Holden Name will Hold On

Holden Name will Hold On

With the sad news that Holden will stop its Australian manufacturing in 2017, the next question is what will happen to all those Holden Dealerships? Well the answer is nothing.

Much like Nissan and Mitsubishi, who also closed their Australian manufacturing operations, Holden will still be selling cars, just not Australian built cars. The biggest casualty will be the Commodore brand that has been around since 1978 and has become an Australian icon.

It may be hard to find any good points in the this news but the main positive is if you own a new Holden Commodore or Cruze you will continue to get factory support for ten years after the plant closures in 2017. This is a legal requirement and standard for all cars that go out of production. After ten years you usually find most parts being produced by aftermarket parts suppliers. The fact is most models in the Holden range are built overseas anyway and won’t be affected by the plant closures.

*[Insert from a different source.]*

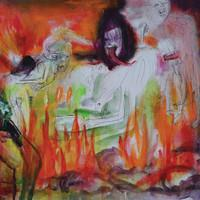 FLESHPRESS HULLUUDEN MUURI LP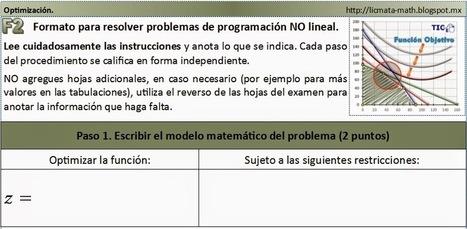 Matemáticas con Tecnología: Nonlinear programming template. | Mathematics learning | Scoop.it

The biggest problem facing owners of the Commodore in particular is resale value. Commodore sales have been struggling for a while now and resale prices on used Commodores have been on the slide. The news of the model’s demise will not help and selling used Commodores, and Falcons for that matter, will likely get even harder.  And if you think there will be some big savings on new Commodores, Holden says its pricing strategy remains unchanged. We’ll see how long that stance lasts.

In the mean time, the Australian Government will be working very hard to keep Toyota from going the same way as Ford and Holden. This is going to be an uphill battle as it’s unlikely there will be enough volume to keep Australian based component manufacturers in business.